_Supplied material:_

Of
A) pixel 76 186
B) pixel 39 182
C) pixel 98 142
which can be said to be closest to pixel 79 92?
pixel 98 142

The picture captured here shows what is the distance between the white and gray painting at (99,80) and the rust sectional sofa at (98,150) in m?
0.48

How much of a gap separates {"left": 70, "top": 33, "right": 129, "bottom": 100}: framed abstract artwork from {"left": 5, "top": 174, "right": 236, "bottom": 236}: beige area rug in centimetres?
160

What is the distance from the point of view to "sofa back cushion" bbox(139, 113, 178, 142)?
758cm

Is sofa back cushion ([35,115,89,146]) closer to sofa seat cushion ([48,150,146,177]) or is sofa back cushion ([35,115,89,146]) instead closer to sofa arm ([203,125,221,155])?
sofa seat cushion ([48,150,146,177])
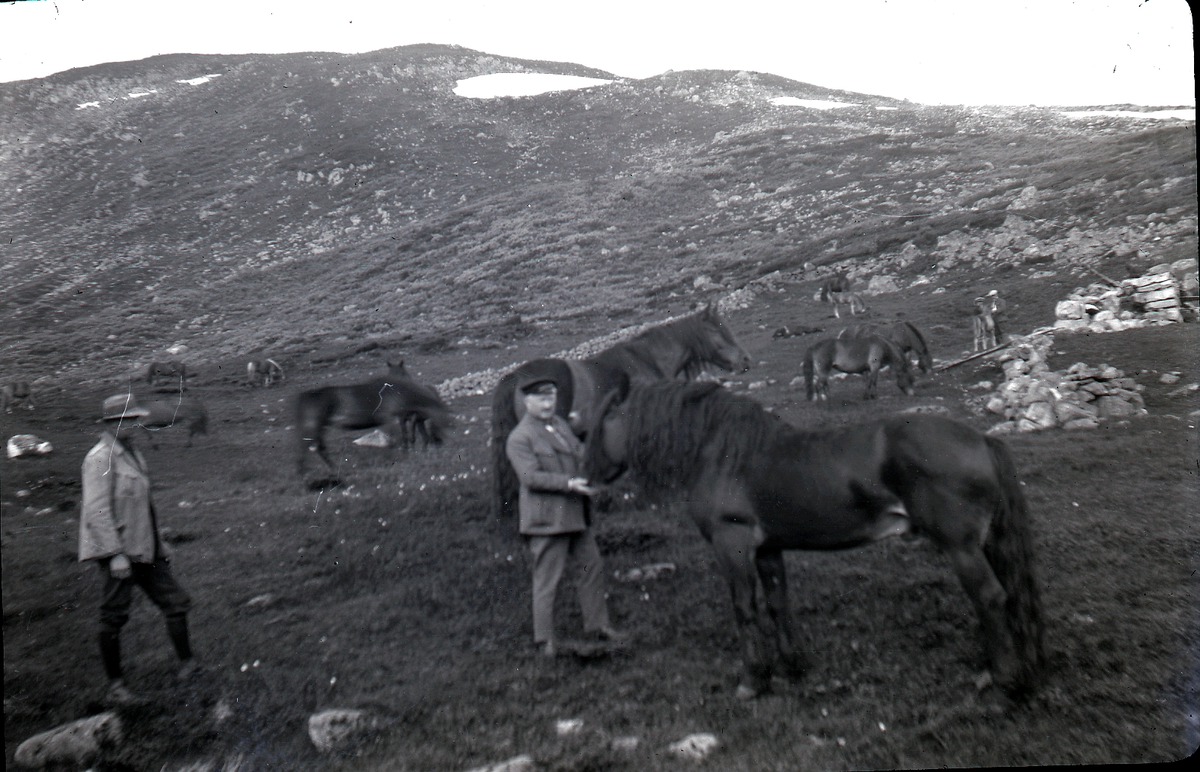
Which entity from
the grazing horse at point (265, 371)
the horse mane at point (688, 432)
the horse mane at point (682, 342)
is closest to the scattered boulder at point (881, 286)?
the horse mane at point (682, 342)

---

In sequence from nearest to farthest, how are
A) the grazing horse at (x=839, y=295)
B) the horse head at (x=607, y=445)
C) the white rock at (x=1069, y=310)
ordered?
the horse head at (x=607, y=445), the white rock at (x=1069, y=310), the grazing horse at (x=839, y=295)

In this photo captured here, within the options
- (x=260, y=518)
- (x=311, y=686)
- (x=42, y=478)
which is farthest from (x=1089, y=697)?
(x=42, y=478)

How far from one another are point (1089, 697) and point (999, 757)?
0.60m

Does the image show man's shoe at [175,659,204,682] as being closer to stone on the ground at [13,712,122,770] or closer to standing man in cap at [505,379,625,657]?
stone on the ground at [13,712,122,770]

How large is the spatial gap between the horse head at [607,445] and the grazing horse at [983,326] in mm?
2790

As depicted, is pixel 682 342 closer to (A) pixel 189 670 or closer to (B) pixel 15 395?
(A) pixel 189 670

_Given task:_ Copy out the lines in the records above word for word, starting at the line that has "In sequence from nearest to farthest, how are" and stopping after the line that has "the horse head at (x=607, y=445), the".

_Exercise response:_
In sequence from nearest to farthest, how are
A) the grazing horse at (x=839, y=295)
B) the horse head at (x=607, y=445)
C) the white rock at (x=1069, y=310)
ordered?
the horse head at (x=607, y=445), the white rock at (x=1069, y=310), the grazing horse at (x=839, y=295)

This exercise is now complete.